# Text:
%%
A few years ago, I was talking to a poet a few years older
than me who was telling me about a conversation she’d had with a poet a full
generation older than us. After
her highly acclaimed first book, he asked her what she was working on, and she
explained the project she was developing for her next book. As she reported it to me, he said, “Oh
yeah, that’s what you young poets do, right? You write projects.”
In part, I get what Mr. Older Poet was saying—that people who are facing down tenure committees and grant proposals have to have a neat paragraph long packaging for their work-- and it can feel artificial or contrived. And as poetry is increasingly published by prize, it works well to stand out as having a coherent purpose and drive that carries you through the book. I was recently talking to a friend of mine who is finishing his MFA, and he agreed with me that the moment you end the MFA you’ve been well trained to write a poem in a world where the currency is books. Certainly, in my own training, I’ve talked to many of my mentors about how a book is constructed—but its always quite hard, and frankly, a “project” can be a way to organize things. But there’s a danger in the project feeling like a project. One never wants a poem to feel obligatory or assigned. I’ve always loved Alan Dugan for refusing the book as an arc, which is how I interpret his decisions to simply call each book Poems.
I say this to clear the space to call attention to Jill McDonough’s project book, Habeas Corpus. It’s a sequence of 50 sonnets, each one about a person executed in the United States between 1608 (in Jamestown, VA) and 2005 (in Somers, CT). Two of the sonnets are about the same woman—Mary Dyer, who was expelled from Boston after a mock execution, but came back and underwent a real one. McDonough’s research is remarkable, and 12 pages of notes detail the sources from which she took the quotes and stories of the executed. McDonough has worked with Prisoners since 1999, which may account for why her approach never approaches sentimentality or venom—she seems to know these people intimately. Her facility with language and stunning research are such that there’s an intimacy with every single one of the executed (and often the executors) in this book. The pitfalls of such a project are clear—but every single page of her brilliant book feels like a labor of love, not a labor.
I wanted to reprint her first poem from the book, because
it’s a case study in how to incorporate a found text, as well as how to keep
the sonnet form rigorous:
Early 1608: George Kendall
Jamestown, VA
The President did beat James Read, the Smyth.
%%
(Region labeling records)
%%
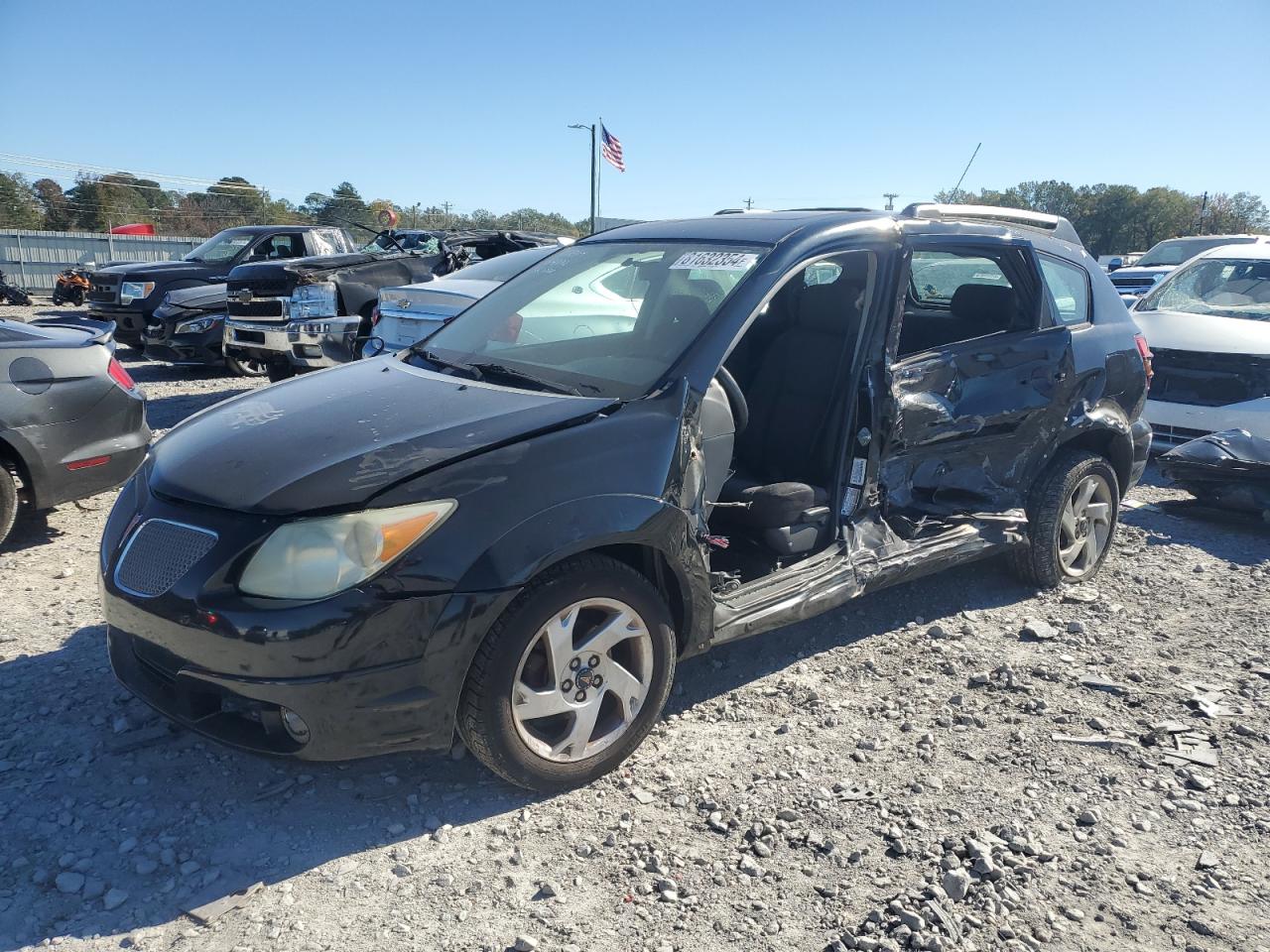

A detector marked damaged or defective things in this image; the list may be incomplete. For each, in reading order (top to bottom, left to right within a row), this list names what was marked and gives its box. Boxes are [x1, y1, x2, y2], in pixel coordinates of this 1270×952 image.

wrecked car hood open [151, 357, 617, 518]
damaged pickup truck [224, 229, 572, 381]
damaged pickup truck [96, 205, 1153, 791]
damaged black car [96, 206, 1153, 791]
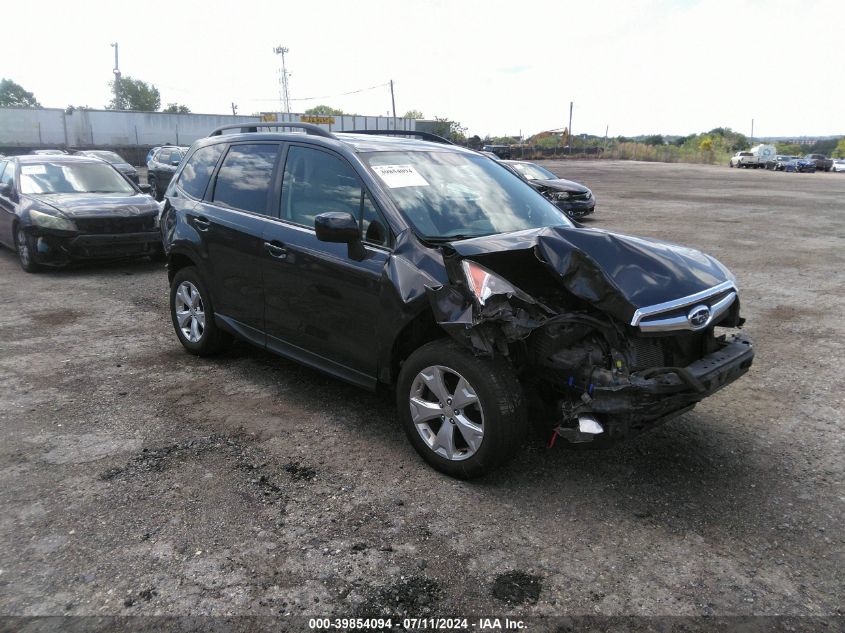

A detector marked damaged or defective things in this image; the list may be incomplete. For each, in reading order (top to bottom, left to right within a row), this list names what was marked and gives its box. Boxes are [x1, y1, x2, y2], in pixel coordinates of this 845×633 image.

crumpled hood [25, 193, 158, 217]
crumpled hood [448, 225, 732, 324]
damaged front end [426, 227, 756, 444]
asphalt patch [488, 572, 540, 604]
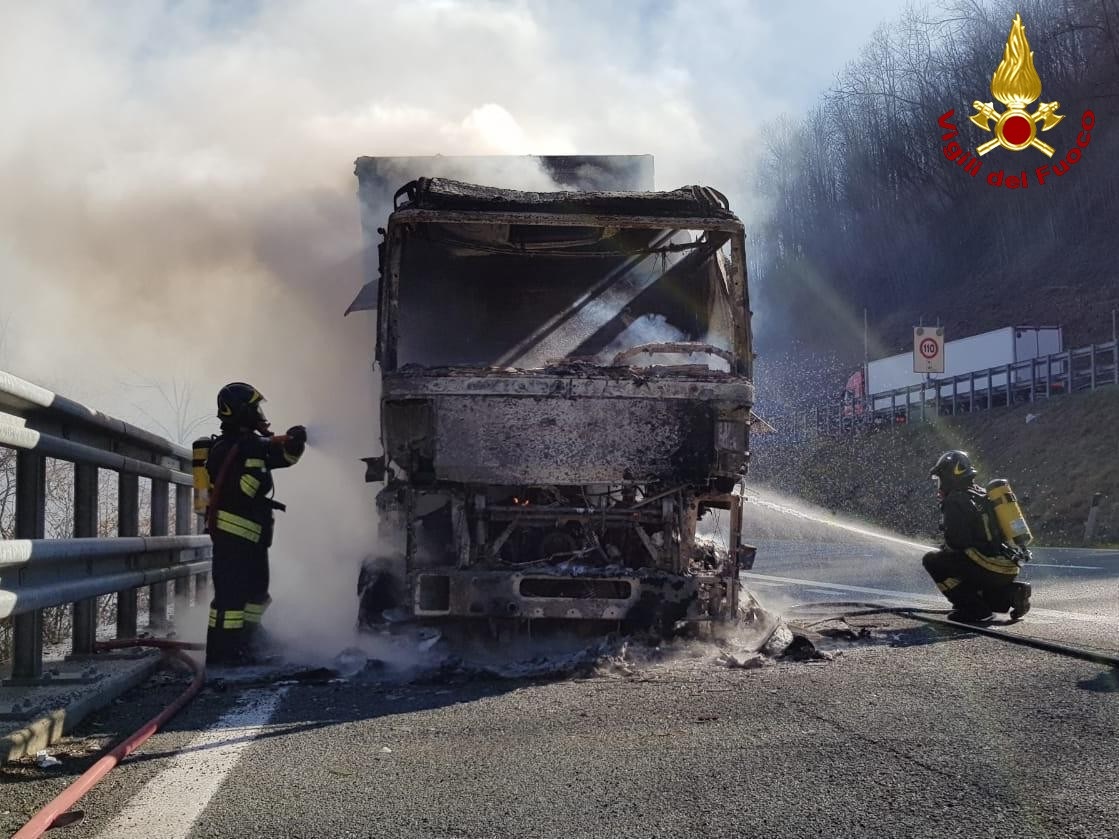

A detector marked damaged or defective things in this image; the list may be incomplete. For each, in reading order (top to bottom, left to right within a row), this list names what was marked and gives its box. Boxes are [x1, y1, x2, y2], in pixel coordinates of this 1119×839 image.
%%
# To-do list:
1. From the essay on Habeas Corpus above, extract the stretch from "I wanted to" through "Read, the Smyth.".
2. According to the essay on Habeas Corpus, how many pages of notes detail the sources McDonough drew on?

# Expected results:
1.
I wanted to reprint her first poem from the book, because
it’s a case study in how to incorporate a found text, as well as how to keep
the sonnet form rigorous:
Early 1608: George Kendall
Jamestown, VA
The President did beat James Read, the Smyth.

2. 12 pages